From a data perspective, write-back caching does offer a few caveats when trying to perform backups or replication. Because the storage array does not yet have the dirty pages that need to be flushed, it is out of sync from the reality on the virtual machine. Any solution that attempts to sit in the middle of a hypervisor and storage array would need to be in the loop on any storage snapshot or LUN replication jobs. If shooting for a simple solution, it may be non-trivial to work in some scripts to swap into a write-through mode temporarily during a backup or snapshot operation, and then back again.

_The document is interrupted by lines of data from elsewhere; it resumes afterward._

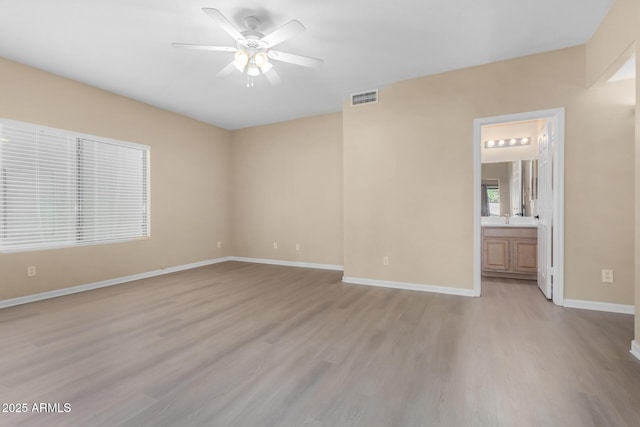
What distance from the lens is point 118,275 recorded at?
4410 mm

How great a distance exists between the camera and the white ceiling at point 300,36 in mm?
2510

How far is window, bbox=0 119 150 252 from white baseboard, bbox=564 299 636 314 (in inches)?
239

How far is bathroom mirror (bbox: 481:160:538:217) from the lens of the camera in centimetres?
479

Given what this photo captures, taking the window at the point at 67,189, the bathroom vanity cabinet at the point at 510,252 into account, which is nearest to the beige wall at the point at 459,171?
the bathroom vanity cabinet at the point at 510,252

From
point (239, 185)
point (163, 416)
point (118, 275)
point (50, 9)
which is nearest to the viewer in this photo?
point (163, 416)

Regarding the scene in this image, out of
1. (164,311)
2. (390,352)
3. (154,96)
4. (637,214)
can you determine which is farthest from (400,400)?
(154,96)

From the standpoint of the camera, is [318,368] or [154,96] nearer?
[318,368]

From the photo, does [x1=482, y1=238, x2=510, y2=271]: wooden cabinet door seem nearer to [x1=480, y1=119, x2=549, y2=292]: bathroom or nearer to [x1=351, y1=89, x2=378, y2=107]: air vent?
[x1=480, y1=119, x2=549, y2=292]: bathroom

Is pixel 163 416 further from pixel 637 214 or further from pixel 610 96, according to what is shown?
pixel 610 96

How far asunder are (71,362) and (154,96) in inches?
Result: 152

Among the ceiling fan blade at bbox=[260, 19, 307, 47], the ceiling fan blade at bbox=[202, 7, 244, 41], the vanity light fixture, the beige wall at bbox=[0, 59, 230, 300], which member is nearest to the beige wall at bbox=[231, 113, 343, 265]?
the beige wall at bbox=[0, 59, 230, 300]

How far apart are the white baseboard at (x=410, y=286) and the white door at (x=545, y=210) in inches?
36.1

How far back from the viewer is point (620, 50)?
94.2 inches

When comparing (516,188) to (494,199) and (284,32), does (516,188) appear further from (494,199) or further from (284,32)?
(284,32)
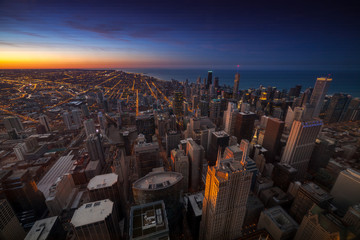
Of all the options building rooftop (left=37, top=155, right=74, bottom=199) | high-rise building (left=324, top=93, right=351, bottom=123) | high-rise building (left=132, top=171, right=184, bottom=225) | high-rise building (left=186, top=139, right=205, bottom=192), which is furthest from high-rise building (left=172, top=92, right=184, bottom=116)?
high-rise building (left=324, top=93, right=351, bottom=123)

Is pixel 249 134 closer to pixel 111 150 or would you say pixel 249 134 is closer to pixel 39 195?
pixel 111 150

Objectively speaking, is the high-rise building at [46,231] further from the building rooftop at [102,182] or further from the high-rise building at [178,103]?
the high-rise building at [178,103]

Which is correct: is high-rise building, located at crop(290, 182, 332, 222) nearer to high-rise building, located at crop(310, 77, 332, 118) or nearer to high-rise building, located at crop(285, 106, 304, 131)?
high-rise building, located at crop(285, 106, 304, 131)

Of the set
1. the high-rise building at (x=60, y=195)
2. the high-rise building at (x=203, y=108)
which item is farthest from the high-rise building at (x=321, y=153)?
the high-rise building at (x=60, y=195)

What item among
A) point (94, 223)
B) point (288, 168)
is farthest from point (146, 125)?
point (288, 168)

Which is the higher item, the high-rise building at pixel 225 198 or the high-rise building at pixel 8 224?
the high-rise building at pixel 225 198

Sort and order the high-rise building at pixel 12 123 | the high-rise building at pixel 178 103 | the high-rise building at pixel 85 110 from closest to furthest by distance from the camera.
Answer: the high-rise building at pixel 12 123
the high-rise building at pixel 85 110
the high-rise building at pixel 178 103
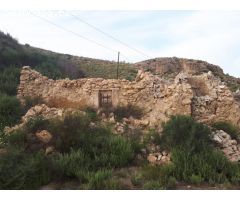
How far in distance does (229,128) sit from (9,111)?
7.56 meters

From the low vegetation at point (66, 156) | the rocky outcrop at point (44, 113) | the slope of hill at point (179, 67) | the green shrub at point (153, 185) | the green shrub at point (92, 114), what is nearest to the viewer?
the green shrub at point (153, 185)

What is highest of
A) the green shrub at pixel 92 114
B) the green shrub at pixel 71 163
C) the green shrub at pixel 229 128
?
the green shrub at pixel 92 114

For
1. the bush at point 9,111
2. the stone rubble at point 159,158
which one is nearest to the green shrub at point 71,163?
the stone rubble at point 159,158

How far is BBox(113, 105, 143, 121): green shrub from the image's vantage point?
1495cm

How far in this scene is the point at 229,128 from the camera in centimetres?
1362

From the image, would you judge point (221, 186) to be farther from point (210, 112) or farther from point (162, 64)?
point (162, 64)

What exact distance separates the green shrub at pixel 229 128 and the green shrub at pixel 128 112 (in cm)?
273

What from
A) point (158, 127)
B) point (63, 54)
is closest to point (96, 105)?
point (158, 127)

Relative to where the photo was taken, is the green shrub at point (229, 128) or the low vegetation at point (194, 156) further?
the green shrub at point (229, 128)

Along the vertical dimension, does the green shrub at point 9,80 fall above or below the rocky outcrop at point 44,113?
above

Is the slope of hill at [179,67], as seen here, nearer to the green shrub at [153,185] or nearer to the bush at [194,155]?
the bush at [194,155]

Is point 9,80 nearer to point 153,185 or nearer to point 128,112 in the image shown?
point 128,112

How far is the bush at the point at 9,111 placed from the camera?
46.6 ft

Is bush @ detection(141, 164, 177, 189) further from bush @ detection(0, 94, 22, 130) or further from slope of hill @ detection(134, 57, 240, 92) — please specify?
slope of hill @ detection(134, 57, 240, 92)
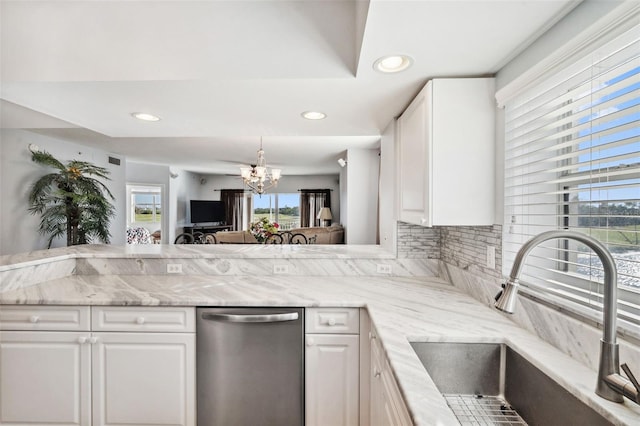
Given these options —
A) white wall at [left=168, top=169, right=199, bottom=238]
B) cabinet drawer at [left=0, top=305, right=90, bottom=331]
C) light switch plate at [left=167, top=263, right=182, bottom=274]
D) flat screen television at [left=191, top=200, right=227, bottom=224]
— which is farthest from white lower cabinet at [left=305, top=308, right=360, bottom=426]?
flat screen television at [left=191, top=200, right=227, bottom=224]

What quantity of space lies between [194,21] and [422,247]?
199 cm

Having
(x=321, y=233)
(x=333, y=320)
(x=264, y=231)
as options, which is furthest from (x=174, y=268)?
(x=321, y=233)

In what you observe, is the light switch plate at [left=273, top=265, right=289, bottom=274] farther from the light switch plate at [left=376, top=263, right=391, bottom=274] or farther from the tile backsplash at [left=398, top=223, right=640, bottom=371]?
the tile backsplash at [left=398, top=223, right=640, bottom=371]

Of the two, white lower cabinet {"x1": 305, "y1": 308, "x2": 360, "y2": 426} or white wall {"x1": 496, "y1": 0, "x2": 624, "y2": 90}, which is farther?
white lower cabinet {"x1": 305, "y1": 308, "x2": 360, "y2": 426}

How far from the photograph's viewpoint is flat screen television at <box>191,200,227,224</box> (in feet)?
27.8

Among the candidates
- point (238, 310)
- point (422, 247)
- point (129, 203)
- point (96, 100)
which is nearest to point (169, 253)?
point (238, 310)

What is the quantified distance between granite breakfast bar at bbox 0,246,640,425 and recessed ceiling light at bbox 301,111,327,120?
39.9 inches

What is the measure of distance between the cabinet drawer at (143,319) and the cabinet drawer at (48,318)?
0.07 meters

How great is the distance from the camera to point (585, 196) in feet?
3.13

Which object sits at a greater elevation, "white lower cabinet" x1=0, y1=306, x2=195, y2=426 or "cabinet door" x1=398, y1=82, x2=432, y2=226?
"cabinet door" x1=398, y1=82, x2=432, y2=226

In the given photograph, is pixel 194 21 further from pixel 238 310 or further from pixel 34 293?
pixel 34 293

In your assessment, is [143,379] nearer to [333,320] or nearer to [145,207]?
[333,320]

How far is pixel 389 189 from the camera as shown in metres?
2.19

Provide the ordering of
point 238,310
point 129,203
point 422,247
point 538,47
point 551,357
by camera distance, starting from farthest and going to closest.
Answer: point 129,203, point 422,247, point 238,310, point 538,47, point 551,357
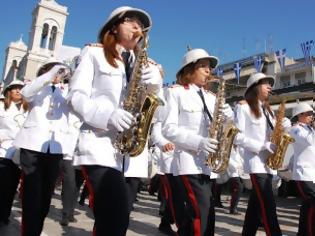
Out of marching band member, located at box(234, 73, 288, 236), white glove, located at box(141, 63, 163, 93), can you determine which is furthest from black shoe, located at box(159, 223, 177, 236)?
white glove, located at box(141, 63, 163, 93)

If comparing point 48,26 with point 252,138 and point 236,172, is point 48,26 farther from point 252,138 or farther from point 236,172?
point 252,138

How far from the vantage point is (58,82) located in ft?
17.3

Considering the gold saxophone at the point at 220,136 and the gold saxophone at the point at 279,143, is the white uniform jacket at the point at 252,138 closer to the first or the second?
the gold saxophone at the point at 279,143

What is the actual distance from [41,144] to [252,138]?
2.83m

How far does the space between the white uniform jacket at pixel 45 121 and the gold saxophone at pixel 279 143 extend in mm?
2730

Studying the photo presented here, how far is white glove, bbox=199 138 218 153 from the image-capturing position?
3768mm

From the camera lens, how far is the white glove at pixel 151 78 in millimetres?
3068

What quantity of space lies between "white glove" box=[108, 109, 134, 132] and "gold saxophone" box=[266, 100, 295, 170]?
3.19 meters


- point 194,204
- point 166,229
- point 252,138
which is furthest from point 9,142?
point 252,138

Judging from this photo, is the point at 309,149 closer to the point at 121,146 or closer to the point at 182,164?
the point at 182,164

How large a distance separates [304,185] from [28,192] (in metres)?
3.78

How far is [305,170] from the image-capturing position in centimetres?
570

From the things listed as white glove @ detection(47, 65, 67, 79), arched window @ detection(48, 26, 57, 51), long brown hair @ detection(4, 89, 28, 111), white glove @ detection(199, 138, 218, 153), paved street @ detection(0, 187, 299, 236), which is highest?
arched window @ detection(48, 26, 57, 51)

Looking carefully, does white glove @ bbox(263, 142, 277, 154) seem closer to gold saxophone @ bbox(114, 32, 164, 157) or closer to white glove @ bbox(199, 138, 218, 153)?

Mr. Bolt did say that write-back caching is ultimately on the road map and will be offered by Proximal Data at some point – he wanted to make everyone aware of the trade-offs first.

Thoughts

I had a great discussion with the folks at Proximal Data. Their use of several index algorithms for handling the metadata, along with the placement and size of the metadata into RAM, seem like sharp ideas. They also offer a very competitive price point that will make their addition to most commercial and enterprise designs, at least for a subset of hosts, relatively trivial when comparing the OpEx and CapEx benefits. I look forward to seeing more announcements from this team as future builds are released.